“Getting a cap-and-trade program enacted is going to be a heavy lift,” Sen. Jeff Bingaman (D-N.M.) told a group of reporters over breakfast this morning.
Bingaman, chair of the Senate Energy and Natural Resources Committee, spoke today about the challenges and opportunities in both climate and energy legislation, stressing that while he doesn’t “despair of it,” addressing those concerns will be a “substantial challenge for the next president” and Congress.
Bingaman was asked about some of the goals put forward recently by national leaders in that realm. Speaking of Al Gore’s recent call to move to 100 percent carbon-free electricity in 10 years, Bingaman called the goal “visionary” and said he “would like to see it happen,” but he thinks “that’s going to take a long time,” and it’s “a hard goal to meet.”
Asked about Barack Obama’s climate plan, Bingaman called the presidential candidate’s goal to cut emissions 80 percent below 1990 levels by mid-century “ambitious” — and suggested that it was not politically or even technologically feasible.
Looking ahead to next year, Bingaman said he would revisit his proposal for a climate bill that includes a safety valve, or a mechanism to limit the price of carbon credits. Bingaman said today that the price trigger in his proposal this year — $12 a ton — was “too low.” He also suggested that among top priorities next year will be a new energy bill, following up on the bills passed in the two previous Congresses.
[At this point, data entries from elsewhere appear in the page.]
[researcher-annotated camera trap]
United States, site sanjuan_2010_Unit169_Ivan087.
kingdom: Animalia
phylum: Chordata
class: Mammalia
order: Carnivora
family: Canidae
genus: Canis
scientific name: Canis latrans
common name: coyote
As for the waning time left in this Congress, the senator said he is “not confident that anything can be passed in the Senate before the August recess.” The “biggest opportunity” to pass legislation is the tax-credit extensions for renewable energy that have stalled repeatedly in the Senate. “I hope very much that we give priority to passing tax provisions,” said Bingaman. “If we’re blocked from being able to vote on this tax package this week, it will be a loss for this country.”